### COMPLETE THE FOLLOWING
1. Please copy out the part of the log-clustering article starting with "Operations 15 min" and going on through "and operational efficiency.".
2. In the log-clustering article, what causes a program to deviate from the normal control flow in an abnormal branch?
3. Carry on the log-clustering article from the point where it stops.

Operations 15 min read

How to Build an Automated Log‑Clustering Engine for Exception Monitoring

This article explains why monitoring abnormal code branches is crucial, outlines the challenges of log analysis, proposes a log‑clustering engine with spell and DBSCAN algorithms, describes its architecture, workflow, and implementation details, and highlights the benefits for system stability and operational efficiency.

Huolala Tech

Aug 15, 2024

How to Build an Automated Log‑Clustering Engine for Exception Monitoring

Background

"Most accidents can be traced back to failures in regulation and protection mechanisms." — James Reason

Importance of Monitoring Abnormal Branches

An abnormal branch occurs when a program deviates from the normal control flow due to bad input, unexpected operations, or unavailable resources.

Monitoring abnormal branches in code is essential because:

It improves system stability by detecting unexpected execution paths that could cause crashes or functional errors.

It enables rapid problem localization and fixes, reducing downtime.

### INFORMATION SUPPLIED
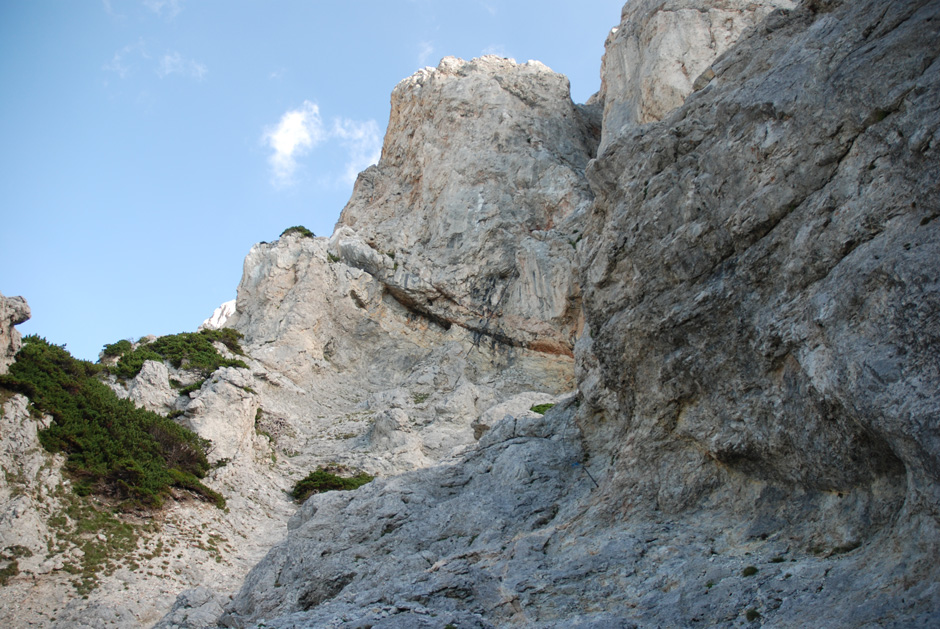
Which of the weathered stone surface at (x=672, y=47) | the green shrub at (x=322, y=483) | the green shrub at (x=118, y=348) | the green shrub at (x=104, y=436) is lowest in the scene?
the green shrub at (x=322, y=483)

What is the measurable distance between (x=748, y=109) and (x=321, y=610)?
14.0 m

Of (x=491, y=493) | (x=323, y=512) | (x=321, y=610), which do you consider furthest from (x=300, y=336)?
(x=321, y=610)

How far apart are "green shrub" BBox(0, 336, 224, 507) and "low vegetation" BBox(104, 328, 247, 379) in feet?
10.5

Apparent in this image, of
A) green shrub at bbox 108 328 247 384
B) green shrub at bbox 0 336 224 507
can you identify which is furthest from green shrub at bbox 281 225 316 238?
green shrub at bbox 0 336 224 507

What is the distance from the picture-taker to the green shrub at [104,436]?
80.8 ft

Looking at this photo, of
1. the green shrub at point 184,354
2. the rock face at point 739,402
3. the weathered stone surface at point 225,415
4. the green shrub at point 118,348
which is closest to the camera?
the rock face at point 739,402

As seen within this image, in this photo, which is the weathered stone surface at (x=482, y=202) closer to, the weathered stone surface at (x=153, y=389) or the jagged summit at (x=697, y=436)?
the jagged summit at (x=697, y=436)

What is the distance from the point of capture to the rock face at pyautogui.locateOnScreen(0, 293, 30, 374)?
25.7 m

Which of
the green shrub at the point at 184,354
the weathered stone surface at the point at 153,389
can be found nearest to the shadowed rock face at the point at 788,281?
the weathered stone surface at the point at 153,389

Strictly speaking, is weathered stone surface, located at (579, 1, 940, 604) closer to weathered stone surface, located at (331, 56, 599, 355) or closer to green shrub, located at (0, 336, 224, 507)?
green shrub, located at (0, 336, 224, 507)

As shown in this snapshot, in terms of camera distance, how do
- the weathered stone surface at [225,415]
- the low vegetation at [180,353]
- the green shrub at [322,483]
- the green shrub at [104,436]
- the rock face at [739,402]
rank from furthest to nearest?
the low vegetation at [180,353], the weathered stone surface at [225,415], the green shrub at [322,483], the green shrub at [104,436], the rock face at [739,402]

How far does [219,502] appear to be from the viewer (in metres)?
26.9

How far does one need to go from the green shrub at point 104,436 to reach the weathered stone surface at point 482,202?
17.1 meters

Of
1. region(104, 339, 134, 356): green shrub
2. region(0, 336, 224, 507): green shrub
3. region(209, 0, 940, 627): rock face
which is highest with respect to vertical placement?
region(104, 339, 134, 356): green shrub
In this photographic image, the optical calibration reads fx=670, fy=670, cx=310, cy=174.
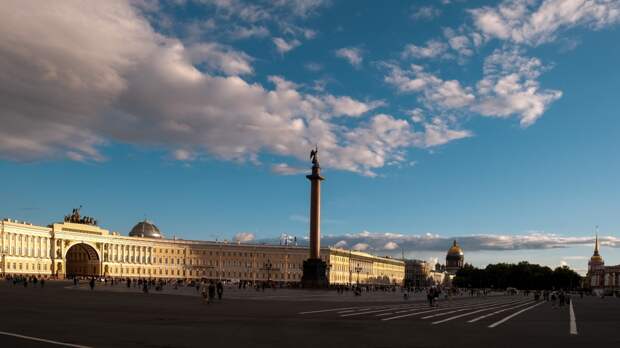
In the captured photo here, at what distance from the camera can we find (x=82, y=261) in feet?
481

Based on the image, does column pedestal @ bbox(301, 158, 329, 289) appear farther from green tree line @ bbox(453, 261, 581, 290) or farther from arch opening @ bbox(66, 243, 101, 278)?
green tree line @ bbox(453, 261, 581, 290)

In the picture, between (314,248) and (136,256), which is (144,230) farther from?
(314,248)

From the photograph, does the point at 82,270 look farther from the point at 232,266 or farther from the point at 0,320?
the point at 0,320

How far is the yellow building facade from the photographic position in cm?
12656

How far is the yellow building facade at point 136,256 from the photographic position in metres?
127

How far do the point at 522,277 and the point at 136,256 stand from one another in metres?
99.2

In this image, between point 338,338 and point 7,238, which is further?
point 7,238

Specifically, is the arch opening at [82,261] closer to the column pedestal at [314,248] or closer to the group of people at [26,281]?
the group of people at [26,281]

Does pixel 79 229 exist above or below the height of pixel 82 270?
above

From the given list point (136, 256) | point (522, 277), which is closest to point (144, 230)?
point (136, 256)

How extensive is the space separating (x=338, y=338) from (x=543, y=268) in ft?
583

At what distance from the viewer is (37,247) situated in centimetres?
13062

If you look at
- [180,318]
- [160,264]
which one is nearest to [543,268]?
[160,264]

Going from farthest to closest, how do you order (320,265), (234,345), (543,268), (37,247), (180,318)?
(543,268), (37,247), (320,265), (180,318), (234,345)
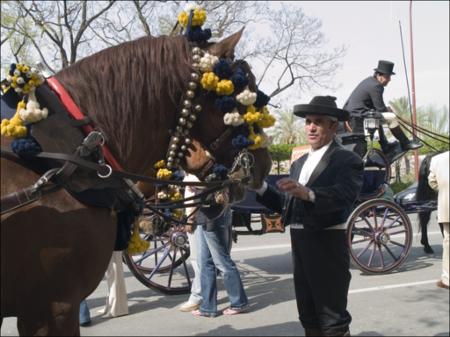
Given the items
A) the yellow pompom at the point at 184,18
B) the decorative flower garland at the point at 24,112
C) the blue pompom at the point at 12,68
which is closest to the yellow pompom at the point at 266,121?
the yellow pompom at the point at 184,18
--
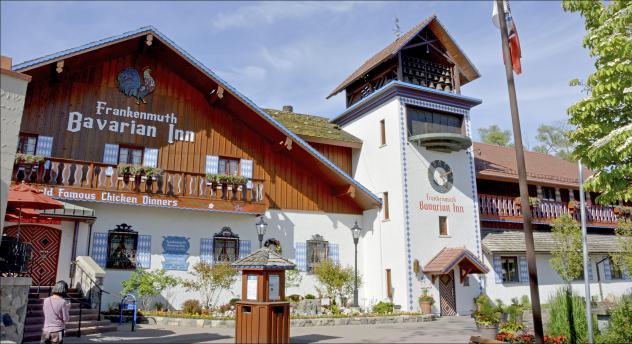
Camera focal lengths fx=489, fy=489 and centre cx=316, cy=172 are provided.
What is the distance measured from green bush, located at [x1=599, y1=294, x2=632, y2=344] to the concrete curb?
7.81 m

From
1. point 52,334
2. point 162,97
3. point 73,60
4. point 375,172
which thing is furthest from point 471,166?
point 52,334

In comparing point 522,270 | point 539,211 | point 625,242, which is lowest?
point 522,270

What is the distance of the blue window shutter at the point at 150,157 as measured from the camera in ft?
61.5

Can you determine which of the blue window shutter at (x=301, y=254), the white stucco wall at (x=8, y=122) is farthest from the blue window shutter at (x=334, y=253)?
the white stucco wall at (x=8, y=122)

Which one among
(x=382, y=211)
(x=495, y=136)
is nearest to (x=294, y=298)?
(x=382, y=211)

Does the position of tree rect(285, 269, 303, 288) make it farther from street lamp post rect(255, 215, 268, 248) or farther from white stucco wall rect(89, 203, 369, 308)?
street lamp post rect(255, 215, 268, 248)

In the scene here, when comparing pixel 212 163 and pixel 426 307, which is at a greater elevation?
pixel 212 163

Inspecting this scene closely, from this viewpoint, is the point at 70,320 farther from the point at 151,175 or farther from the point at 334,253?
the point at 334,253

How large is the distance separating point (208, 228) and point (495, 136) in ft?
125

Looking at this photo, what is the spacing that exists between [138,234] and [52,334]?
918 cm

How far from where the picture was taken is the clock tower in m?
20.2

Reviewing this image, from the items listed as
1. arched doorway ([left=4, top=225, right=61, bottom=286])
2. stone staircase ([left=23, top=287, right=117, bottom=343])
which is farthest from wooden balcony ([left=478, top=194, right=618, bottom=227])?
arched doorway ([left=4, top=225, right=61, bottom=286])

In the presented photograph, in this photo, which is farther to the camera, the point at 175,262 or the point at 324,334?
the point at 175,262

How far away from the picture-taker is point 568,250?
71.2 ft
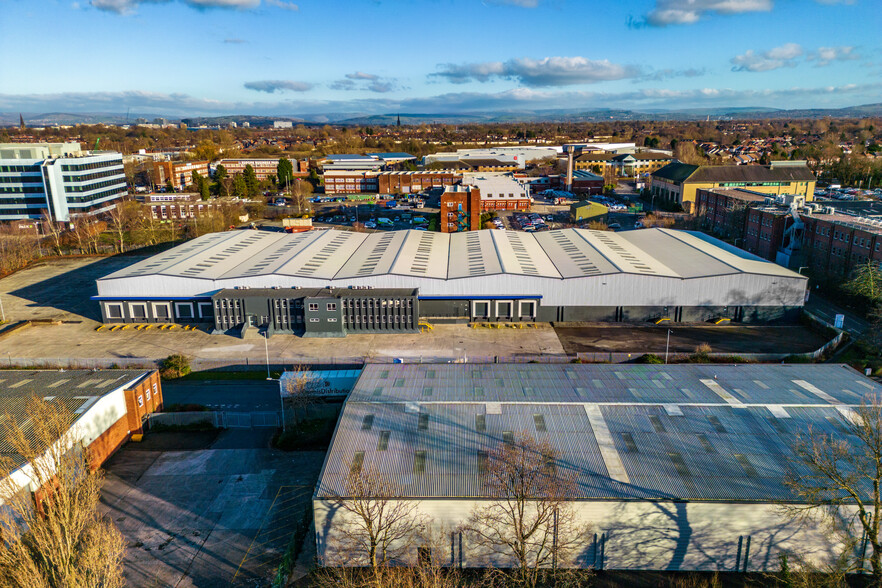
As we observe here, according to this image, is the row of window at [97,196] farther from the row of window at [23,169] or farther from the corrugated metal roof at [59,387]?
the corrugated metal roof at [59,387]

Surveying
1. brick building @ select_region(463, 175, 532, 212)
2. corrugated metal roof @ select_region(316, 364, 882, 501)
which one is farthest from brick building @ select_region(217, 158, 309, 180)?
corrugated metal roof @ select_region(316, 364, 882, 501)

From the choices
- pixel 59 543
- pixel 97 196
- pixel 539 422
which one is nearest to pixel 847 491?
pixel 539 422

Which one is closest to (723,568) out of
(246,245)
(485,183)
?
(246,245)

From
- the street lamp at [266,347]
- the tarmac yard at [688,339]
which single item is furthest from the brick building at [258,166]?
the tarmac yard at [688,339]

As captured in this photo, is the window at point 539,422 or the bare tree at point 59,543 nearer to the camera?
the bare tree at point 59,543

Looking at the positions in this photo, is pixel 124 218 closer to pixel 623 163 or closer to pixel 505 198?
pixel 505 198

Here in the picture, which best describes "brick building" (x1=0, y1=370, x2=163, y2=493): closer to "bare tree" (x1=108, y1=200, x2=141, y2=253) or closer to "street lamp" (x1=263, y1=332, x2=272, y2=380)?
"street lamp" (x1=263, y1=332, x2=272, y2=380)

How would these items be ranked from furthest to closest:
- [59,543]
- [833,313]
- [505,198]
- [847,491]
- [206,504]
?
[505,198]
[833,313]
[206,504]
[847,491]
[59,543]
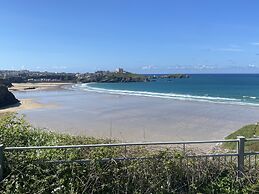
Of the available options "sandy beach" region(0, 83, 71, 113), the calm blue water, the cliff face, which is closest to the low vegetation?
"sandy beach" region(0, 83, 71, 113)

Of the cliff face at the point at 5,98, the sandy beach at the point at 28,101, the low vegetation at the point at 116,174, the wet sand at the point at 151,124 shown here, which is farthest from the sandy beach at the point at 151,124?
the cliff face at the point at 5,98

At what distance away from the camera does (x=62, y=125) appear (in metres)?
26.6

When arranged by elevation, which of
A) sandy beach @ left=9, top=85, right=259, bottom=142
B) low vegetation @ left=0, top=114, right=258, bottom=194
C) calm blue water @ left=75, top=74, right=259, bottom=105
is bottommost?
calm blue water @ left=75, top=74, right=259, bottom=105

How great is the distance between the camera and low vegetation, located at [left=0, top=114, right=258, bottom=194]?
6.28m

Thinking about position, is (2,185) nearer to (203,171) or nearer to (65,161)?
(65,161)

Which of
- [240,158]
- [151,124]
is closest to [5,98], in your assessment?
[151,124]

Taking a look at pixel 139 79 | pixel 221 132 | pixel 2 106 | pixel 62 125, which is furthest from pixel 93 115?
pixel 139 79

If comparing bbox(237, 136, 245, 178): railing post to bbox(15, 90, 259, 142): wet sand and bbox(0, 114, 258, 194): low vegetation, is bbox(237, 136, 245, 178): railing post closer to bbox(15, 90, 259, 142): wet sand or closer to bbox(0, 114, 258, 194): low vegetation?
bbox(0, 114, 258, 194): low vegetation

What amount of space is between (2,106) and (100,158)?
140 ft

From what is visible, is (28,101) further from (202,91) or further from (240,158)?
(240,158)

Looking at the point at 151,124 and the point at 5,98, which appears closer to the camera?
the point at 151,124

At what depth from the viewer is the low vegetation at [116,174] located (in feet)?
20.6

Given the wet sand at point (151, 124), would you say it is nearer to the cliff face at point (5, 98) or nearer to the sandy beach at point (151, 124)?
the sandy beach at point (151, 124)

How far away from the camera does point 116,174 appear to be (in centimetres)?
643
...
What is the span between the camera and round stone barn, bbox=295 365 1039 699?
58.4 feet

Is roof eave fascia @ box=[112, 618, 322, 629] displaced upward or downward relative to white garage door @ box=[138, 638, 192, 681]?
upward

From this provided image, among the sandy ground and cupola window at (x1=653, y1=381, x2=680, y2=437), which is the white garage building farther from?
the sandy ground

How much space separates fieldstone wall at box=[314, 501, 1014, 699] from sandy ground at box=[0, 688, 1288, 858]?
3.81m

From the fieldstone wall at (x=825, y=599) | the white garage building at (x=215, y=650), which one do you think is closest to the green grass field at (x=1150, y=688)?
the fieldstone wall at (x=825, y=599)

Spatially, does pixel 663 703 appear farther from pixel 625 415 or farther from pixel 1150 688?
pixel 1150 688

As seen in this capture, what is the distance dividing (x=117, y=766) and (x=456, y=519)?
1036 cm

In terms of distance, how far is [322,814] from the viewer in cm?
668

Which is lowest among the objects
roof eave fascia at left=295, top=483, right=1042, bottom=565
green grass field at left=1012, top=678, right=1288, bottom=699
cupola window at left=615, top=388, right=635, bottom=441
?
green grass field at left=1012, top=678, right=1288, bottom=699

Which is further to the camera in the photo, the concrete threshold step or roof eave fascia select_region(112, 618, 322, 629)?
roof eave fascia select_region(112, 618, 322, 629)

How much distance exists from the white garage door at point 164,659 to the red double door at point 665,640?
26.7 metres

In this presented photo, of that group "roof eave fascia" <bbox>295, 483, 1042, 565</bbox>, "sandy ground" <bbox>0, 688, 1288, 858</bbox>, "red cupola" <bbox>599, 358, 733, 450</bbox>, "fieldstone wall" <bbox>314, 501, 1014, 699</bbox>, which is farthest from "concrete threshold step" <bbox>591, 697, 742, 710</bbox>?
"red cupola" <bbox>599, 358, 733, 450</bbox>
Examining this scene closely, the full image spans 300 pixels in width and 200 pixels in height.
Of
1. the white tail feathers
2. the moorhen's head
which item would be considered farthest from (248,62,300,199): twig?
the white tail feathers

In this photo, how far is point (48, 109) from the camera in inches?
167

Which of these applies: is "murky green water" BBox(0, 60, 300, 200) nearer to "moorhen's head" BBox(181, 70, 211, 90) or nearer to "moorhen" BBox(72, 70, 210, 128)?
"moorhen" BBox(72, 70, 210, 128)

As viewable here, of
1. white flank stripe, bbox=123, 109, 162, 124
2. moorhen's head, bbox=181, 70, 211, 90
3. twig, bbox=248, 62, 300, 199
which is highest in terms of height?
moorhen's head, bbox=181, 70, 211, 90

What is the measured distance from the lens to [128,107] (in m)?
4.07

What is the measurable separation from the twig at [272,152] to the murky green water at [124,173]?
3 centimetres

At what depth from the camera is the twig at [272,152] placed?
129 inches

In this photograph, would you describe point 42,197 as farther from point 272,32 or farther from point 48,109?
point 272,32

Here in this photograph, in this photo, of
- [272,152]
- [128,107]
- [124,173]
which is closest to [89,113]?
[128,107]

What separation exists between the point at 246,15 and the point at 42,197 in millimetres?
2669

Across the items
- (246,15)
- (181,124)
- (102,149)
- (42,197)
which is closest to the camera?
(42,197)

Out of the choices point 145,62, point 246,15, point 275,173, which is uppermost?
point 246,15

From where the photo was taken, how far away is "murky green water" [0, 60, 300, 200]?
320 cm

### EXPECTED RESULTS
1.
Operations 15 min read

How to Build an Automated Log‑Clustering Engine for Exception Monitoring

This article explains why monitoring abnormal code branches is crucial, outlines the challenges of log analysis, proposes a log‑clustering engine with spell and DBSCAN algorithms, describes its architecture, workflow, and implementation details, and highlights the benefits for system stability and operational efficiency.

2. Bad input, unexpected operations, or unavailable resources.

3.
It supports preventive maintenance by identifying patterns that may indicate future issues.

How to Monitor Abnormal Branches

The main purpose of monitoring is to continuously observe and analyze targets, automatically triggering alerts when anomalies appear.

Example code snippets:

private void example1() {
    try {
        doMethod();
    } catch (BussinessException bussinessException) {
        // abnormal branch
    }
}

private void example2() {
    if (doMethod() == null) {
        // abnormal branch
    }
}

Current monitoring options and their drawbacks:

Prometheus metrics: not feasible because not all abnormal branches need metrics, excessive instrumentation burdens the monitoring platform, and defining metrics is time‑consuming.

Throwing exceptions: not suitable for all abnormal branches.

Logging: useful for post‑mortem analysis but cannot trigger real‑time alerts.

Conclusion: there is no effective method to monitor abnormal branches directly.

Introducing a Log‑Clustering Engine

Since error logs are already recorded for abnormal branches, enhancing log monitoring can indirectly monitor these branches.

Current manual log analysis is inefficient and unreliable. Effective log monitoring requires:

Accurate log classification to grasp overall log landscape.

Time‑ordered storage of classified data for trend analysis.

Automatic alerts when new anomalous log categories appear or trends shift.

We plan to develop a "Log Clustering Engine" that classifies logs, automatically detects anomalies, and triggers alerts, thereby improving system monitoring and response speed.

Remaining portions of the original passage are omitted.